Le registre des gestes professionnels de Sheynesse, selon que les activités sont plutôt consacrées aux acquisitions scolaires ou à la motricité et à la sociabilité, embrasse un large éventail : « reformuler les consignes, organiser et soutenir la communication à l’aide de pictogrammes, encourager l’autonomie et développer l’habilité… voire comprendre et réguler les crises quand surgit l’inattendu qui déstabilise ou que s’accumule anxiété ou fatigue.

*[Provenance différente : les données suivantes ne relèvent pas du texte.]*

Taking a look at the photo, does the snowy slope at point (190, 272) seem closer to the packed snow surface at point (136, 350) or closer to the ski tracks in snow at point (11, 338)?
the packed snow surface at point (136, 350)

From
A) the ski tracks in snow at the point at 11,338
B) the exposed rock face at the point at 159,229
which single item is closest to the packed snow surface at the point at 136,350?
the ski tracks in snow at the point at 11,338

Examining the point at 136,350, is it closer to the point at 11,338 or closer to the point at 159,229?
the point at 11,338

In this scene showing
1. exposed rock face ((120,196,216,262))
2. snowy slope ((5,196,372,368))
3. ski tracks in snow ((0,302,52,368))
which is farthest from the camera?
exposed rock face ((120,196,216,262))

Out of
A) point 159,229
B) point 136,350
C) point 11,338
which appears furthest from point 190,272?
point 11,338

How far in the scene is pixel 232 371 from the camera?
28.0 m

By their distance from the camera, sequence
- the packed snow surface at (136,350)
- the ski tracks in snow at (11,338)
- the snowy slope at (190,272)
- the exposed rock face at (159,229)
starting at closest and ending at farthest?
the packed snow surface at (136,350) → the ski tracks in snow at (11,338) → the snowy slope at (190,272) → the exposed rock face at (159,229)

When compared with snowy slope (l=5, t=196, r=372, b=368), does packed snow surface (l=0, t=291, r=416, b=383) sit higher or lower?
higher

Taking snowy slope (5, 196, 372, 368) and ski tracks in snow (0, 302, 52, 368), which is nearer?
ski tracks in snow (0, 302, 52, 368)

Toujours à l’initiative pour proposer une nouvelle activité ou aménager l’organisation de la classe », précise Sheynesse qui apprécie les échanges, toutefois trop souvent informels, avec l’enseignante et les autres AESH pour savoir si elle « en fait trop ou pas assez », s’il convient selon la situation « d’aider ou seulement accompagner ». Pour « ce métier tellement beau où on se sent si utile et où on donne énormément sur le plan humain », l’accompagnante phocéenne souhaiterait un statut qui reconnaisse « qui on est », une formation adaptée et un salaire digne qui ne l’oblige pas à envisager des vacations dans le médico-social. Ce serait le moins que puisse faire l’institution pour « nous [les AESH] qui sommes un des piliers de l’école inclusive et sans qui les PE seraient bien seuls ».